> Stored data entries:
....................
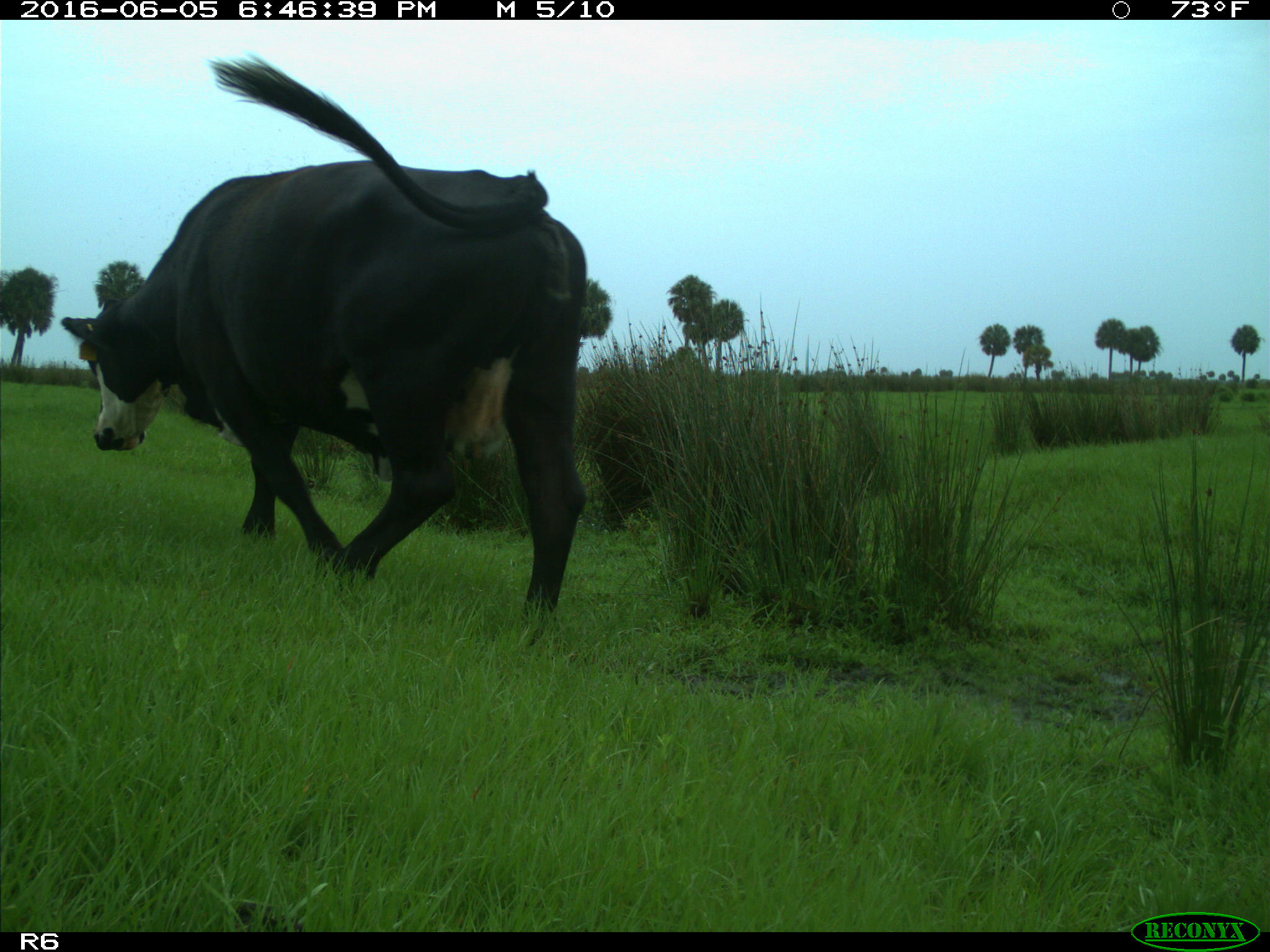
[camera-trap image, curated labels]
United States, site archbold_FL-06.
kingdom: Animalia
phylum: Chordata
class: Mammalia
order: Artiodactyla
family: Bovidae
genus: Bos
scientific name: Bos taurus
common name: domestic cow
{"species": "Bos taurus (domestic cow)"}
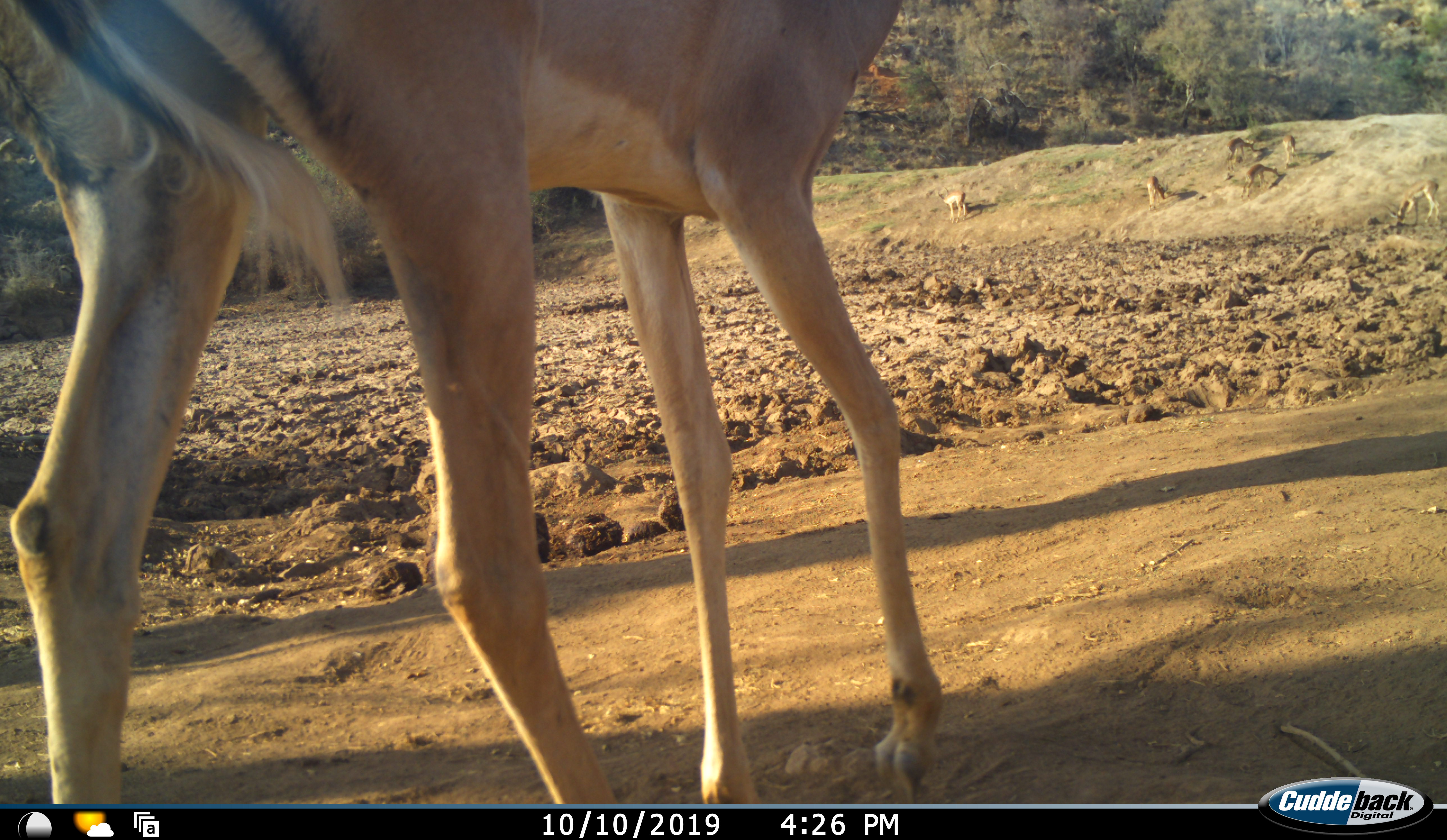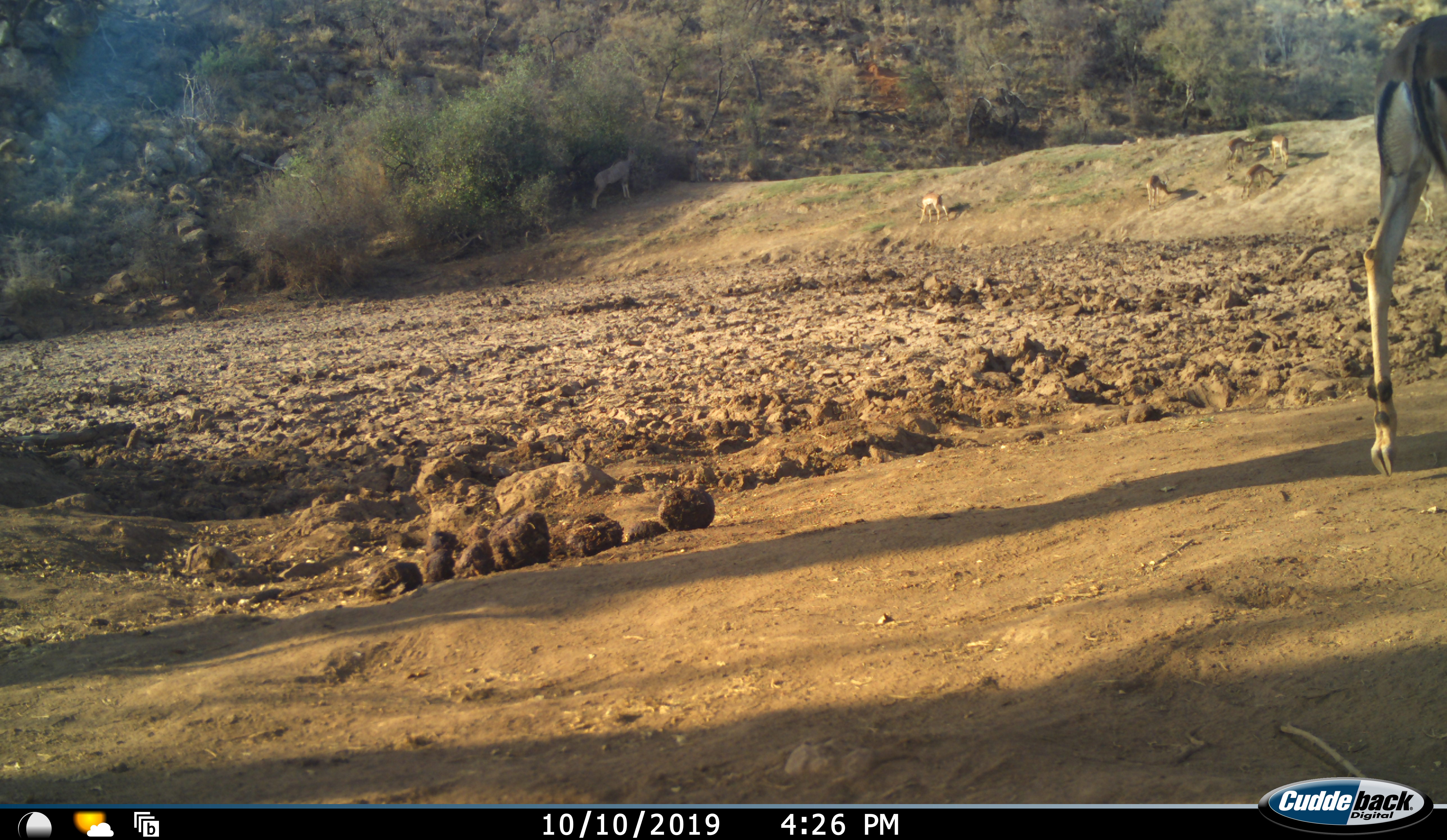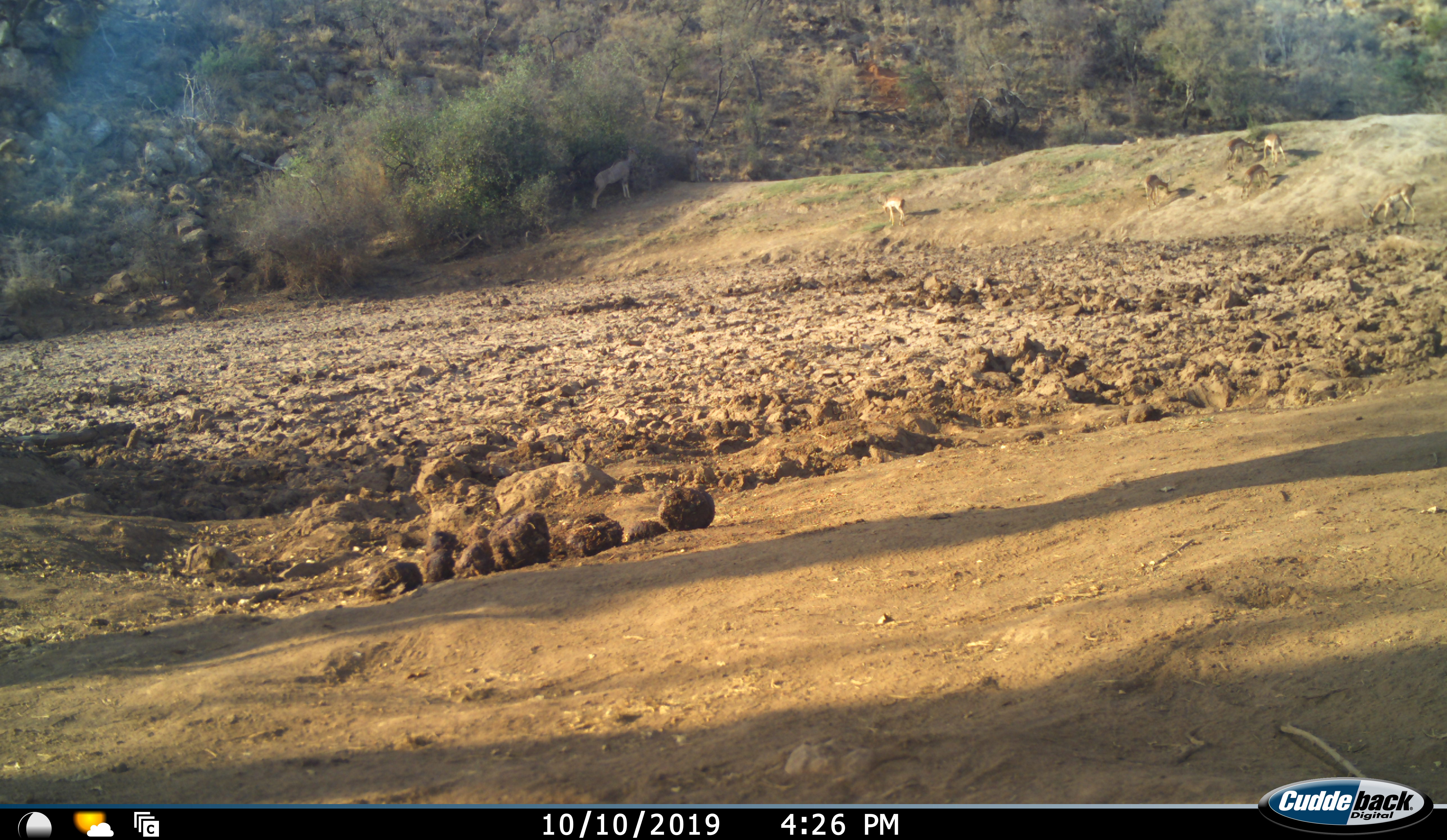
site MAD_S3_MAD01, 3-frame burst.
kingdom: Animalia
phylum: Chordata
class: Mammalia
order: Artiodactyla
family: Bovidae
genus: Aepyceros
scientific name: Aepyceros melampus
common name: impala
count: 7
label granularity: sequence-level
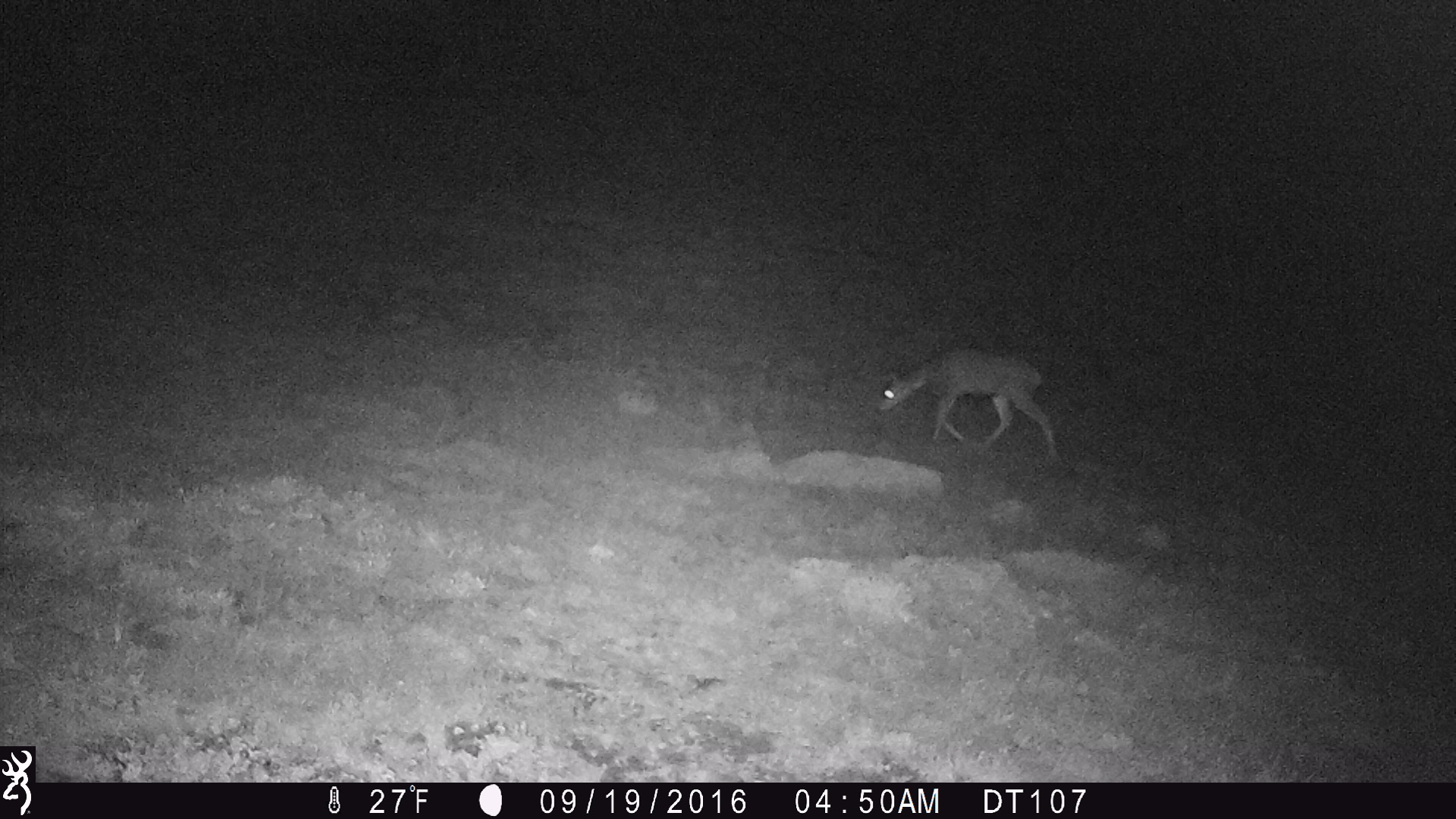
....................
> TASK DETAILS: Your copy should match the data above exactly, apart from the pictures.

> RESULT:
[camera-trap image, curated labels]
United States, site archbold_FL-06.
kingdom: Animalia
phylum: Chordata
class: Mammalia
order: Artiodactyla
family: Bovidae
genus: Bos
scientific name: Bos taurus
common name: domestic cow
{"species": "Bos taurus (domestic cow)"}
site MAD_S3_MAD01, 3-frame burst.
kingdom: Animalia
phylum: Chordata
class: Mammalia
order: Artiodactyla
family: Bovidae
genus: Aepyceros
scientific name: Aepyceros melampus
common name: impala
count: 7
label granularity: sequence-level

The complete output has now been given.